** 文本节选 **
微调优化 #

微调概述 #

微调（Fine-tuning）是在预训练模型基础上，使用特定数据集进行进一步训练，以适应特定场景或声音。

text

┌─────────────────────────────────────────────────────────────┐
│                     微调 vs 从头训练                         │
├─────────────────────────────────────────────────────────────┤
│                                                             │
│  从头训练：                                                  │
│  ├── 需要大量数据（10+ 小时）                               │
│  ├── 训练时间长（数天到数周）                                │
│  ├── 需要大量计算资源                                       │
│  └── 适合：大规模生产项目                                    │
│                                                             │
│  微调：                                                      │
│  ├── 需要较少数据（30分钟 - 2小时）                         │
│  ├── 训练时间短（数小时）                                    │
│  ├── 计算资源需求低                                         │
│  └── 适合：个人项目、特定声音                                │
│                                                             │
└─────────────────────────────────────────────────────────────┘

微调准备 #

选择基础模型 #

python

from TTS.api import TTS

# 查看可用模型
models = TTS.list_models()

# 推荐用于微调的模型
recommended_models = [
    "tts_models/en/ljspeech/vits",
    "tts_models/en/vctk/vits",
    "tts_models/multilingual/multi-dataset/xtts_v2",
]

for model in recommended_models:
    print(model)

** 所给数据 **

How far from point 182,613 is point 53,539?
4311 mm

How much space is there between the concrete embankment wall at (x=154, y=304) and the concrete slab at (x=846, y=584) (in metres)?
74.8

** 待办事项 **
1. 列出文本节选里推荐用于微调的全部模型名称。
2. 判断以下说法是否与文本节选一致，逐条回答"是"或"否"，并原样引用起决定作用的原文：
(a) 从头训练需要 10 小时以上的数据。
(b) 微调的训练时间为数天到数周。
(c) 微调适合大规模生产项目。
3. 根据文本节选回答：
(a) 微调需要多少数据？
(b) 代码从哪个模块导入 TTS？
(c) 查看可用模型时调用的是哪个方法？

** 答复内容 **
1.
tts_models/en/ljspeech/vits
tts_models/en/vctk/vits
tts_models/multilingual/multi-dataset/xtts_v2

2.
(a) 是："需要大量数据（10+ 小时）"
(b) 否："训练时间短（数小时）"
(c) 否："适合：个人项目、特定声音"

3.
(a) 30分钟 - 2小时
(b) TTS.api
(c) TTS.list_models()